Think your video meets this criteria? You can have it reviewed for monetization again.
A link to google’s AdSense Partner policies page gives an indication of what they deem advertiser-unfriendly.
- Controversial issues and sensitive events
- Drugs and dangerous products or substances
- Harmful or dangerous acts
- Hateful content
- Inappropriate language.
- Inappropriate use of family entertainment characters
- Incendiary and demeaning
- Sexually suggestive content
- Violence
Under each heading, the type of prohibited content is defined and examples given. Most are sensible, or at least understandable from a perspective of liability.
The list has expanded greatly since last fall, when some advertisers squawked at having their products paired with objectionable videos like hate speech. This sort-of explained my first notice, that my video “Ain’t Ridin’ with the KKK” would be de-monitized, though how an anti-Klan song qualified as “hate speech” was a bit of a mystery.
Next to get booted from ad land was a Tom Lehrer homage, “Send a Ham.” I can understand why religious references in that one might have been deemed offensive, but advertiser-unfriendly? What about Frey? Honey-Baked? Oscar Mayer?
Most surprisingly, this week, “the YouTube team” sent me another notice, saying the video for the lead cut on my last record will no longer be paired with ads. This anti-war, anti-greed, anti-sin song is too potentially offensive.
Funniest bit: Since they just yanked it from monetization, it’s showing up in the analytics page for the last 30 days as one of my top-moneymaking videos this month.
Now, for a guy on my level, that’s a bit less than a nickel. Hardly a fortune, but yet another nickel I as a writer and musician won’t make.
For a sense of what this code-driven content nannying means to a YouTuber with more at stake, here’s Hank Green of vlogbrothers to give you his take. You’ve seen their stuff a gazillion times, if only the SciShow. I’ve cued up this vid to start at the explanation of #Adpocalypse, but the whole thing’s worth watching.
For people like the Greens (and YouTube itself, for that matter) who have premised their production model on clickad revenue, Adpocalypse is insult and injury. And it’s only going to get worse, because of what Google, and YouTube, and conventional TV producers are building.
Tristan Snell, writing for Tubefilter, broke it down neatly this spring:
Yet this trend is bigger than just YouTube: none of the large public-company digital video platforms are interested in focusing on individuals digital creators anymore. All of them are moving “upmarket” to focus on TV — or on TV-like content, with longer formats and more advertiser-friendly subject matter. This is happening right at the same time that the larger media companies are unbundling their content and looking to broadcast on mobile and the web. These moves show no signs of ending or reversing, and in fact they follow well-known patterns in the business world.
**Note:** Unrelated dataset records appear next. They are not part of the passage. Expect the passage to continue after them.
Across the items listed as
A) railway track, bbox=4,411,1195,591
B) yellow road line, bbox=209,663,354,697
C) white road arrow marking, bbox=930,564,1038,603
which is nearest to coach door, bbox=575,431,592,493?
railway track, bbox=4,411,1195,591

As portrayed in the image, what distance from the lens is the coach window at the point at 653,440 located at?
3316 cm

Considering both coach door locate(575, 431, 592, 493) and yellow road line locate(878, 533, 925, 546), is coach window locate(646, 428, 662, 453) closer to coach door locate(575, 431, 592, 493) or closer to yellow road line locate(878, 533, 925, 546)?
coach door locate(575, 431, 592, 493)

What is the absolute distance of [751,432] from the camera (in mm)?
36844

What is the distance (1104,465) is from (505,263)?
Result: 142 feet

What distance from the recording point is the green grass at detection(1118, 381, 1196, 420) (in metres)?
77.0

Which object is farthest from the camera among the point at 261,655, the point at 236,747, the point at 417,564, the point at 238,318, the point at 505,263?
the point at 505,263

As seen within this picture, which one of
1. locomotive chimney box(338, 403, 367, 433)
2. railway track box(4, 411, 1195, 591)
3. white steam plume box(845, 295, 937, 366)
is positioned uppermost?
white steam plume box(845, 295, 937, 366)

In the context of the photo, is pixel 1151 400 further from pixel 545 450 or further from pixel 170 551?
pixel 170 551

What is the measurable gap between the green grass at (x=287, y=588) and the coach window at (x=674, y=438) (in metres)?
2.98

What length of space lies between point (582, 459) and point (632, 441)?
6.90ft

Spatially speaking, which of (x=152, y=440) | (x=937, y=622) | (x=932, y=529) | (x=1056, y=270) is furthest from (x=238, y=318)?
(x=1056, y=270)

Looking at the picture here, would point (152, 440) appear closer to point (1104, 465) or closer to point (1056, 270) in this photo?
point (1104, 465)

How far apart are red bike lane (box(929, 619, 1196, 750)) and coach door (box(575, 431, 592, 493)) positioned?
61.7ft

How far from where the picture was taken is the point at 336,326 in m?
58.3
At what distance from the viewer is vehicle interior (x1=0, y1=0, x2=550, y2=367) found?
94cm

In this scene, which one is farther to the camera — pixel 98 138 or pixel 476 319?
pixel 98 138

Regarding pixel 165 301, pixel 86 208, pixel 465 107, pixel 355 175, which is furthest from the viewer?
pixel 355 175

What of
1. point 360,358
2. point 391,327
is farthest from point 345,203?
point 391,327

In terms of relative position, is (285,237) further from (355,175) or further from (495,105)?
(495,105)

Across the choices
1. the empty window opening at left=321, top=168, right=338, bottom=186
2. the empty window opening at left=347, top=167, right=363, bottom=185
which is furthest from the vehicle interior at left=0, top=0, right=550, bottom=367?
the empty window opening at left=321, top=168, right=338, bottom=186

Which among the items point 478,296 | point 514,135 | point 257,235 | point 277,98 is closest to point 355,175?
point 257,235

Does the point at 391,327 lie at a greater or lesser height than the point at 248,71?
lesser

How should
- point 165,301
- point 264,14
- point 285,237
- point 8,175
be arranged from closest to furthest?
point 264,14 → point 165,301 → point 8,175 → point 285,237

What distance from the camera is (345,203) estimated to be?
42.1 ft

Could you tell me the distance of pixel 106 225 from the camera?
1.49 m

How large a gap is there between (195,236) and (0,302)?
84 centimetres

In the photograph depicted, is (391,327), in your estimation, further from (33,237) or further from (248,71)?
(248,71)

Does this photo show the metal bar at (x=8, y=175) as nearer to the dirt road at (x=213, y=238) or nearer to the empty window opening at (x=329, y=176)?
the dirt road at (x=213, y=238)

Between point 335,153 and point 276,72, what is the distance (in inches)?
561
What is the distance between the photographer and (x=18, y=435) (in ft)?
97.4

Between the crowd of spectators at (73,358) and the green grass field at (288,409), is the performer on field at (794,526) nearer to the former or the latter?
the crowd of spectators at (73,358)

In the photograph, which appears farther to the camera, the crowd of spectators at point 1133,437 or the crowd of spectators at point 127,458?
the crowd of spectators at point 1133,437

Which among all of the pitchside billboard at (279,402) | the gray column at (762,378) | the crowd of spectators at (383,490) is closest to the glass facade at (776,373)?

Moving to a TV-like model also carries with it a second important shift: at any ad-supported media network, when advertisers get pitted against entertainers and producers, the advertisers always win. The #Adpocalypse is the clearest manifestation of this reality to date, and it will be far from the last. If you rely only on advertisers, then the advertisers choose what airs.
Creators and their managers are thus approaching a crossroads. The platforms that built the digital video ecosystem are now leaving it behind, and it is now time for the ecosystem to evolve. New platforms must fill the void, and creators need multiple revenue streams open to them — rather than being overly dependent on advertisers.
Like Hank Green’s video above, Snell’s article has been excepted to move the diary along, but is well worth eating whole. His larger point is that the digital video field is like many businesses: due to its popularity as an innovator and equalizer, it is moving up to play in a bigger field and, ironically, must sacrifice the very innovation and democratization that enabled its success to appeal to advertisers.
It will be interesting to see if smaller creators like the Greens (and midgets like myself) can find another platform in which to produce and (we do hope) profit.